No subject
Sun May 25 05:44:36 MDT 2008
It seems inconceivable, but it begins to look like that's the way it
really is, and we just can't accept it.
Of course, one of the reasons that Americans are so anxious to get away
on a holiday weekend from the places where they live is because we did
such a perfect job the past fifty years turning our home-places into
utterly unrewarding, graceless nowheres, where the private realm of the
beige houses is saturated in monotony, and the public realm has been
reduced to the berm between the WalMart and the strip mall. Now, we
barely have the gasoline to run all this stuff, let alone escape from it
for a weekend.
We're at a dead end with all this and a lot of Americans are paralyzed
with fear about what's next. This may actually be a deeper fear than the
anxiety about money and banking in 1933, when Franklin Roosevelt was
sworn in and tried to reassure the nation. Back then, despite the grave
problems of capital, we still had plenty of everything: plenty of good
productive land, plenty of manpower earnestly eager for hard work,
plenty of ore in the ground, shining cities equipped with excellent
streetcar systems, a railroad network that was the envy of the world,
sturdy small towns and small cities fully equipped with locally-owned
business, and a vast number of small family farms that could re-absorb
family members unable to get wages in the cities. Most of all, we had
plenty of oil in the ground, and the world's biggest industry for
getting it out and selling it. What we didn't have in 1933 was cash money.
The crisis at hand now goes way beyond a crisis of capital - though that
is certainly part of it. Notice how many of the things we had in 1933
are gone now. Our cities, with a few exceptions, are imploded husks. Our
small towns and small cities (Schenectady, home of GE!) are gutted,
especially in terms of locally-owned business. Our passenger rail system
is worse than anything a Soviet ministry might produce (while the
airline industry that replaced it is dying of a kind of financial
hemorrhagic fever). Our local transit hardly exists anymore. Family
farms have all but disappeared. We have plenty of manpower earnestly
eager to become American Idols (but certainly not for heavy labor). Our
oil industry now supplies only a fraction of the world's daily supply
(and not even enough for half of our own needs).
What happens now? We face not just change but convulsive change. The
public senses the rapid unraveling of our car-centric arrangements. In
the week before the holiday, gasoline prices went up several cents each
day - in upstate New York, it crossed the $4 mark and kept going up. The
trucking system faces collapse as diesel fuel price-rises exceed even
the rise in gasoline, and the vast number of independent truckers who
make up the system confront the individual calamity of a personal
business failure. American Airlines last week announced severe measures
to keep operating through the fall of 2008, but none of the airlines can
feasibly carry on as usual with oil prices above $120-a-barrel - and the
ominous message is of a business model that has no conceivable way to
adapt to the new reality. Most likely, in a very few years air travel
will no longer be a "consumer" enterprise.

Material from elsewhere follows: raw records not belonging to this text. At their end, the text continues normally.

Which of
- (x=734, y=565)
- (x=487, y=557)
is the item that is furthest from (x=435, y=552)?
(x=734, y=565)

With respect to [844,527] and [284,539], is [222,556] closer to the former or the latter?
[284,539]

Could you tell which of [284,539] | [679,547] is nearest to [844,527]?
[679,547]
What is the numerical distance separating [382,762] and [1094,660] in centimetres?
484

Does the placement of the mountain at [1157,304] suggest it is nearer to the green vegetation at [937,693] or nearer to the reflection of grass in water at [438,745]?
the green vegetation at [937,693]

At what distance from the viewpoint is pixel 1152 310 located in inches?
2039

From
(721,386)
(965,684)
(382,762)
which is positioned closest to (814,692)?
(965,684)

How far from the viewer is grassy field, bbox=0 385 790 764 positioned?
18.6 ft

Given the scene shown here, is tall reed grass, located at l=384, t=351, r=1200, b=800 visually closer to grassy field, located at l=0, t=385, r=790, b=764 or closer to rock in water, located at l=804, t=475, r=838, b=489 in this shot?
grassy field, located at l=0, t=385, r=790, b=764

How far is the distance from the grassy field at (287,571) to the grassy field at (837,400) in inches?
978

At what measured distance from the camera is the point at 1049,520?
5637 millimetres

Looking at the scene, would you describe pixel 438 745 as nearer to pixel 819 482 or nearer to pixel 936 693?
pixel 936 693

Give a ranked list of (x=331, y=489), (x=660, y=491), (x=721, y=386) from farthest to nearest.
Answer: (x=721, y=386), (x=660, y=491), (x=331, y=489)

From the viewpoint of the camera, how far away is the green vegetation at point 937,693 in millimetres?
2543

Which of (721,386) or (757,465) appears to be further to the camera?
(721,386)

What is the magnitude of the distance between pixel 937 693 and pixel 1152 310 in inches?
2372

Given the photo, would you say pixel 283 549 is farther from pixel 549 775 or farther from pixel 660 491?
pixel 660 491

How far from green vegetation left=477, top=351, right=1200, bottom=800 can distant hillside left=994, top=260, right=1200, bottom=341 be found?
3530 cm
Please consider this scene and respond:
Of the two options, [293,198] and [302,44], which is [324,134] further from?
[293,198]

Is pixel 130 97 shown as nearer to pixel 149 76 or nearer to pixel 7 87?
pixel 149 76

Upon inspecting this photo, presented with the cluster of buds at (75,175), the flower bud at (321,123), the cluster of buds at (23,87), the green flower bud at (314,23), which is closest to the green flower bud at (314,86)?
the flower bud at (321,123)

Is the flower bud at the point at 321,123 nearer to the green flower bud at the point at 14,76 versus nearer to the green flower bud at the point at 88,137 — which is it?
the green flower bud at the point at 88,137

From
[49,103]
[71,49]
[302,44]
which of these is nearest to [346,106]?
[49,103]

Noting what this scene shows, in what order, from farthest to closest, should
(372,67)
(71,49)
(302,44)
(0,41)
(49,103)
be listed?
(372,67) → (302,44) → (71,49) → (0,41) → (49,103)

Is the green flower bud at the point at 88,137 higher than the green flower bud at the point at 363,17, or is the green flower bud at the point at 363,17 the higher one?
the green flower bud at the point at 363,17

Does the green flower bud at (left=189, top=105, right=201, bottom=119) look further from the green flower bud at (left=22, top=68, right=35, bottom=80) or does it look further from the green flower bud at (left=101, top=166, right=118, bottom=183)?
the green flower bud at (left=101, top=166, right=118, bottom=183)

In the background of these practical problems - "off screen" during the
holiday of car races and ball games - is a crisis of capital orders of
magnitude worse than the one faced by Franklin Roosevelt in 1933. For
behind the "liquidity" (that is, insolvency) issues faced by the big
institutions lurks the Godzilla of the derivatives trade, which has
evolved into a black hole capable of sucking all notional "money" into
oblivion. That "money," which represents the aggregate value of our
society, also amounts to the emperor's new clothes of an empire in
serious trouble. As the black hole of derivatives sucks away these "new
clothes", America will stand naked against the elements of fate.